## Travail à faire
Recopiez à l'identique le passage de l'entretien sur les efforts de l'État envers Air France qui commence aux mots « L'Etat est un » et s'arrête après les mots « n'est pas infranchissable. ».

## Extrait du texte
===

Ceci étant, je suis favorable à ce que l'Etat accompagne les efforts que feraient les salariés de la compagnie. Je l'ai dit à la direction d'Air France dans une lettre transmise le 2 novembre dernier (jour du conseil d'administration au cours duquel le plan stratégique était présenté, NDLR). Il y a un engagement écrit du gouvernement pour dire que s'il y a des évolutions à Air France sur la compétitivité, l'Etat est prêt, lui aussi, à faire des efforts. J'ai l'idée d'un contrat social dans ce dossier : ce serait une bonne chose que la puissance publique, les syndicats et  les actionnaires fassent chacun des efforts. On avait l'impression que chacun restait dans la posture de dire « que l'autre commence d'abord et notamment l'Etat», ce que je dis c'est que l'Etat a déjà commencé avec les 130 millions d'aides apportées en deux ans.

Quels peuvent être les efforts supplémentaires de l'Etat ?

Cela ne peut être que budgétaire, c'est à dire sur les taxes, en affectant par exemple au transport aérien les sommes d'une taxe qui dépasse son plafond. Cet écrêtement s'applique à toutes les taxes en France et pas seulement à celles du transport aérien. Aujourd'hui, il y a un tel écrêtement sur deux taxes aériennes : la taxe contre les nuisances sonores et la taxe de Solidarité, qui dépasse d'une dizaine de millions d'euros son plafond de 210 millions d'euros. Par deux amendements différents, la première vient d'être déplafonnée, la seconde vient de voir son surplus reversé au secteur. Il faut attendre la fin du processus budgétaire. Je ne prends pas cela pour argent acquis à ce jour. En tout cas, le potentiel de reversement de la taxe de Solidarité est important. Car, même si le surplus de cette taxe n'est d'environ que 10 millions d'euros aujourd'hui, il s'élèvera à 310 millions d'euros au cours des 7 prochaines années, en se basant sur les prévisions de croissance du trafic sur cette période. Si ce n'est pas fait cette année, je pense que c'est une vraie piste pour répondre à la question de l'utilisation de ce surplus.

Certains syndicats d'Air France veulent davantage...

L'Etat est un partenaire dans ce dossier comme le sont les actionnaires et la compagnie mais il ne fera pas l'essentiel de l'effort. On a déjà apporté 130 millions d'euros. Le temps est venu maintenant de voir s'il peut y avoir du contenu du côté de la négociation sociale. Je le dis clairement pour que personne ne se perde : la compagnie ne peut pas faire un effort de 1 et l'Etat un effort de 9. Cela ne marchera pas. Il faut un partage des efforts.  Si l'objectif du plan est de faire 500 millions d'euros d'économies d'ici à 2020, et que cet effort est partagé par les salariés, les actionnaires et l'Etat, ce n'est pas infranchissable.

Où en est CDG Express, cette ligne ferroviaire directe entre l'aéroport de Roissy et le centre de Paris, prévue en 2023 ?

===

## Données fournies
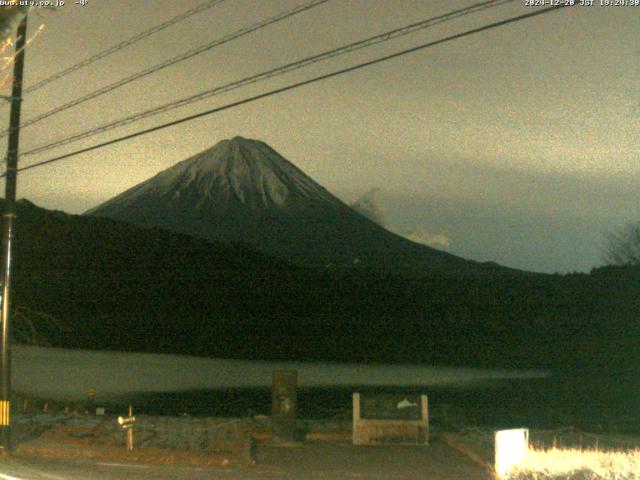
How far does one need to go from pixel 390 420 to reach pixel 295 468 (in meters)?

===

## Résultat ci-dessous
L'Etat est un partenaire dans ce dossier comme le sont les actionnaires et la compagnie mais il ne fera pas l'essentiel de l'effort. On a déjà apporté 130 millions d'euros. Le temps est venu maintenant de voir s'il peut y avoir du contenu du côté de la négociation sociale. Je le dis clairement pour que personne ne se perde : la compagnie ne peut pas faire un effort de 1 et l'Etat un effort de 9. Cela ne marchera pas. Il faut un partage des efforts.  Si l'objectif du plan est de faire 500 millions d'euros d'économies d'ici à 2020, et que cet effort est partagé par les salariés, les actionnaires et l'Etat, ce n'est pas infranchissable.